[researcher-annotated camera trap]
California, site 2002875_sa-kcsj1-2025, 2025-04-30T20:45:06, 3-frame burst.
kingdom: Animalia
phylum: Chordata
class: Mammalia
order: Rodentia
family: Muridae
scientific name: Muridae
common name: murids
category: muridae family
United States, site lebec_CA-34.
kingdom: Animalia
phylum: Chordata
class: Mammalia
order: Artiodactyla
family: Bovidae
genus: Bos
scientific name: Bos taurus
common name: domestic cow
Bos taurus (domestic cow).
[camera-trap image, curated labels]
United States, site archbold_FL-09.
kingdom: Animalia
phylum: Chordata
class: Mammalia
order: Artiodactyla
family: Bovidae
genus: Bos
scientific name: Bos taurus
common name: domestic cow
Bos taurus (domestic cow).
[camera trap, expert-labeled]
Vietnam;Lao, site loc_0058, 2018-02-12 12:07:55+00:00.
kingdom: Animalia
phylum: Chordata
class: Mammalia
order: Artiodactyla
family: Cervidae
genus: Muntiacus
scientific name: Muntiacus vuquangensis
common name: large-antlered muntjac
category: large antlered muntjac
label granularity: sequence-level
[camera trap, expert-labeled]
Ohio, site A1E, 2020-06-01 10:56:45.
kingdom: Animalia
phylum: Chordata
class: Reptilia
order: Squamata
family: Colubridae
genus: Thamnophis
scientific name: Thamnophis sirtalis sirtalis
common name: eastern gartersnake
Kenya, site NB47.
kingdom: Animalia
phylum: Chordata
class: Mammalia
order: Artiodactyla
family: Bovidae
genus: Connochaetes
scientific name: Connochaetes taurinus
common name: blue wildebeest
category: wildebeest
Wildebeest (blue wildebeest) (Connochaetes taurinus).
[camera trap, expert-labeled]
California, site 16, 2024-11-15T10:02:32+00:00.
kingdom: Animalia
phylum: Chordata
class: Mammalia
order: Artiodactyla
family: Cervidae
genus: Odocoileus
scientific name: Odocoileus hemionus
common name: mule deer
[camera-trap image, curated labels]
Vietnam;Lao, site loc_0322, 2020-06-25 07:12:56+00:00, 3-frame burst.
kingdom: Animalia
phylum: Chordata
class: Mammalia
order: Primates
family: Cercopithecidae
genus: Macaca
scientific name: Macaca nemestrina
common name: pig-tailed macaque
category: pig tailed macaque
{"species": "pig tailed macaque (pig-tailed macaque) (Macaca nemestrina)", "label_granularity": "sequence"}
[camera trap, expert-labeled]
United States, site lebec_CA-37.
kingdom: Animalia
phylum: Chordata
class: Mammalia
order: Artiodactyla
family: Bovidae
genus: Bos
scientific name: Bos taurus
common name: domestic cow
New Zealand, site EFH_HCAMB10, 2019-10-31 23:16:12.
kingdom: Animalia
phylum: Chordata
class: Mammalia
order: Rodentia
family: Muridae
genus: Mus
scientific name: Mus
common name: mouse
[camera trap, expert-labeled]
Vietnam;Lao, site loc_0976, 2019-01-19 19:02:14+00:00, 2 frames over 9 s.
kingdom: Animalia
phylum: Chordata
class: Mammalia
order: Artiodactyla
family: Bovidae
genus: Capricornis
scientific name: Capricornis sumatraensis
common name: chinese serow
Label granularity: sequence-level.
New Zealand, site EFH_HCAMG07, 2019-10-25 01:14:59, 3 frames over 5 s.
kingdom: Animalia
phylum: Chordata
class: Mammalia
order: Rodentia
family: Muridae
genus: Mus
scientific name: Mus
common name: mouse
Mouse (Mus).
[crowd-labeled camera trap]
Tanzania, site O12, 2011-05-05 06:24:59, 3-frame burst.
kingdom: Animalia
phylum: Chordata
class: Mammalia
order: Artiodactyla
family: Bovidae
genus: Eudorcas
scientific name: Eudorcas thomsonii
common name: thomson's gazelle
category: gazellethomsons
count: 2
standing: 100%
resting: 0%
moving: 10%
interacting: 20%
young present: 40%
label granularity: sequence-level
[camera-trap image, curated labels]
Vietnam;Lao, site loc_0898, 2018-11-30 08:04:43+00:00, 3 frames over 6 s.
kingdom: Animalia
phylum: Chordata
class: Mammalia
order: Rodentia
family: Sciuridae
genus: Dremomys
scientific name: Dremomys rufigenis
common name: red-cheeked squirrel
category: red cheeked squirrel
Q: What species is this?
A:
※
Task to complete = Pull every line containing "United" out of the data above.

Exercise solution =
United States, site lebec_CA-34.
United States, site archbold_FL-09.
United States, site lebec_CA-37.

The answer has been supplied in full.